The Bible says that even if I don’t know what to pray, the Holy Spirit does. Talk about mind-blowing: I can’t begin to imagine how that works. So, I also know that I don’t need to know what to pray for in order to pray. We certainly didn’t get a response from everyone, yet we prayed for those people.

So, I’m curious about your approach to prayer. Do you ask people what to pray for or trust that the Spirit will give you the words and needs? Do you intentionally pray for people on certain days or as the needs arise? Have you used a prayer calendar to organize your prayer life?

I know, for me, having a calendar has helped lessen the burden of prayer. Because, let’s face it, we can’t pray for everyone and everything everywhere all the time, but sometimes we feel like we should. The calendar has helped us focus our times of prayer but also gives us leeway to pray for other, timely needs when they happen.
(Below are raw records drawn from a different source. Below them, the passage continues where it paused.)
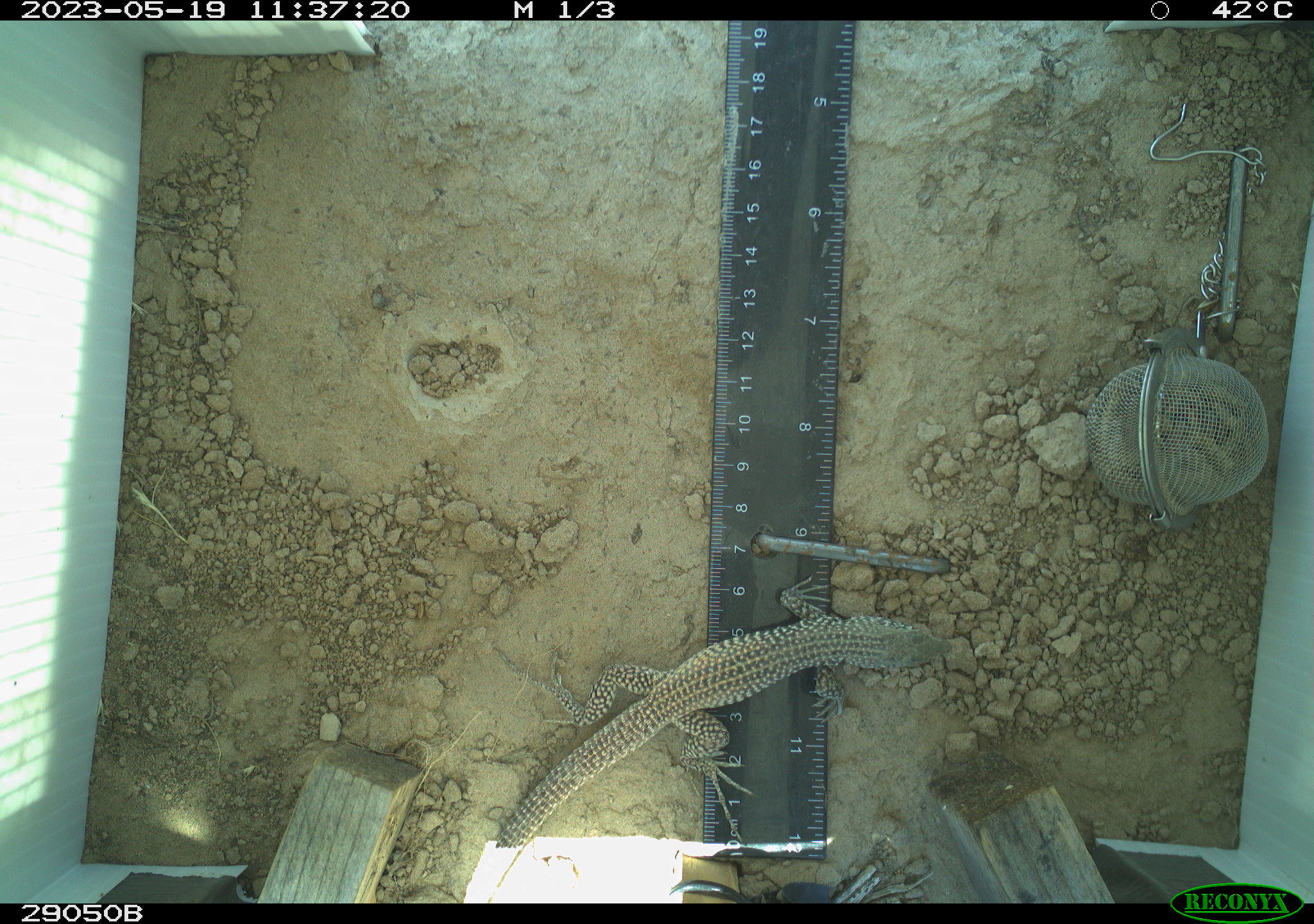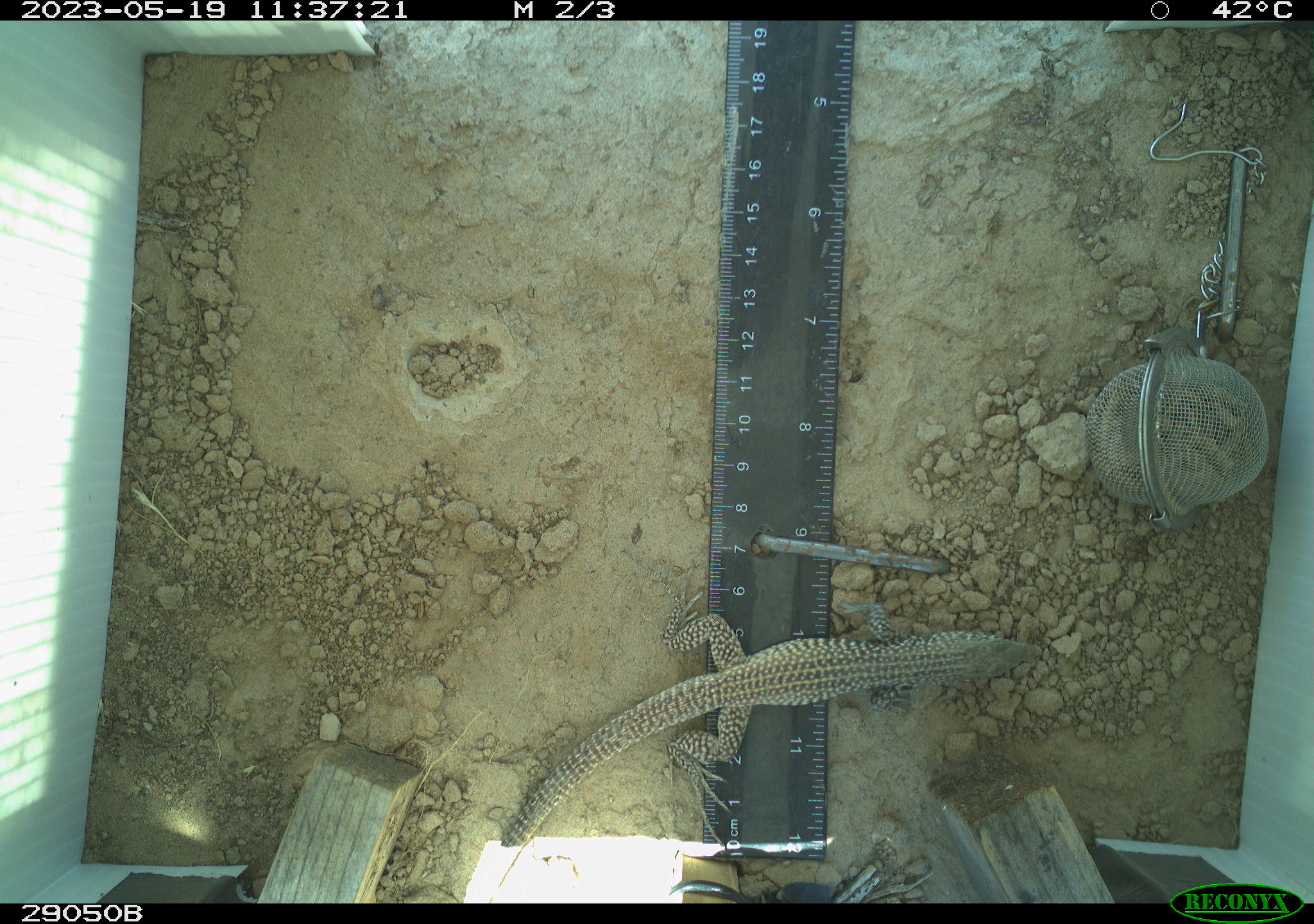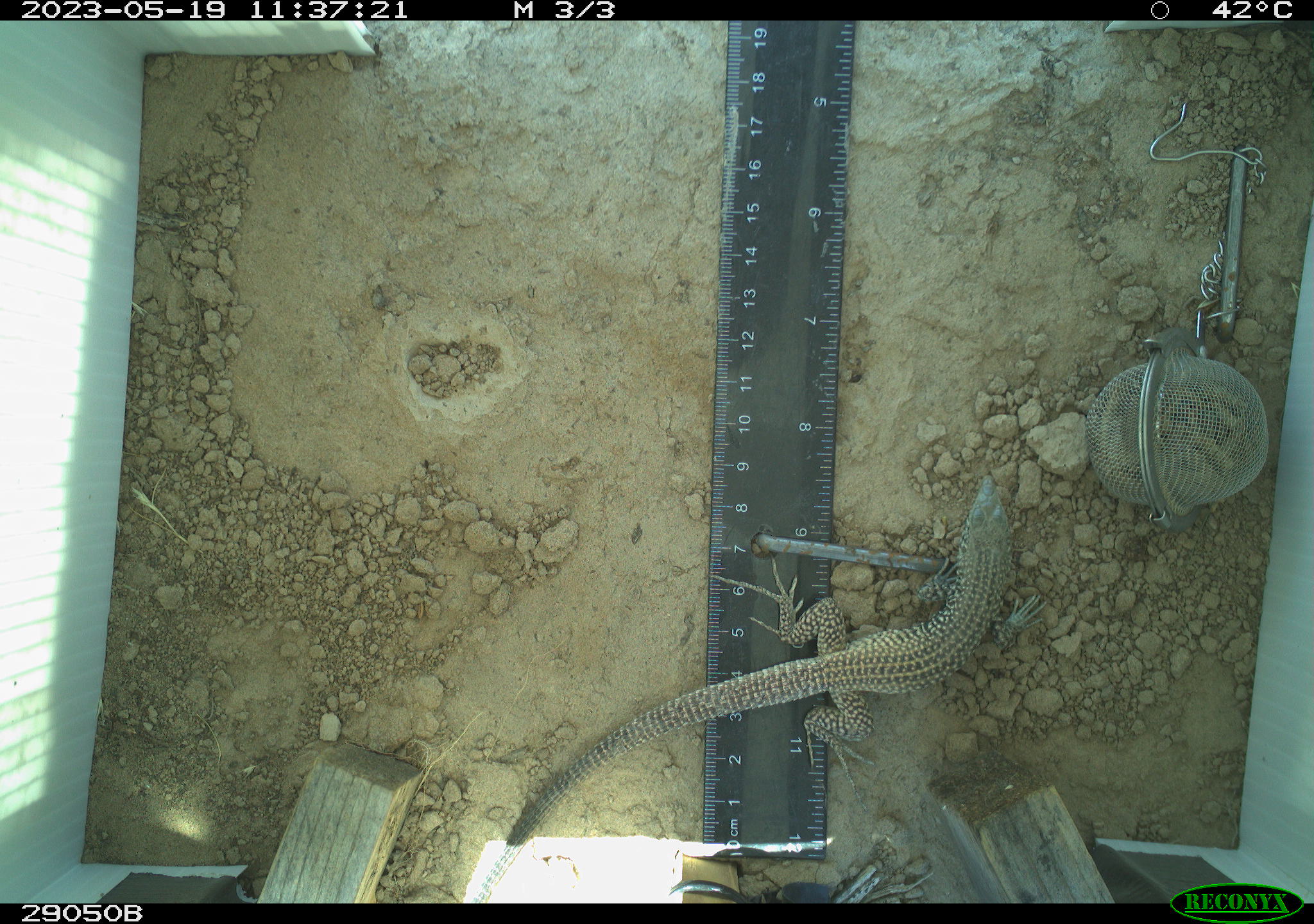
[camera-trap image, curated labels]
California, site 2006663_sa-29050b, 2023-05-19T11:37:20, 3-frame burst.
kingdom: Animalia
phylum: Chordata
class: Reptilia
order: Squamata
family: Teiidae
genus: Aspidoscelis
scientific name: Aspidoscelis tigris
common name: western whiptail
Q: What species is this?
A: Western whiptail (Aspidoscelis tigris).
Lent may be over, but the Easter season is just beginning. If you’re looking to add to your spiritual growth, take the 50 days of Easter (from this past Sunday to the Day of Pentecost, June 12) to try daily prayer or intentional prayer for those you love. Or pick some other area of spiritual growth where you feel you may be lacking. My husband the seminarian recommends Richard Foster’s “Celebration of Discipline” and Ruth Haley Barton’s “Sacred Rhythms” as helpful resources for the Christian disciplines and spiritual growth.

If you make any kind of commitment for the Easter season, leave a comment and I’ll be glad to pray for you and encourage you on your journey. To prayer, my husband and I added a devotional reading for the Easter season.

Just as physical growth doesn’t happen all at once, neither does spiritual growth. Take one step today and see where it leads you.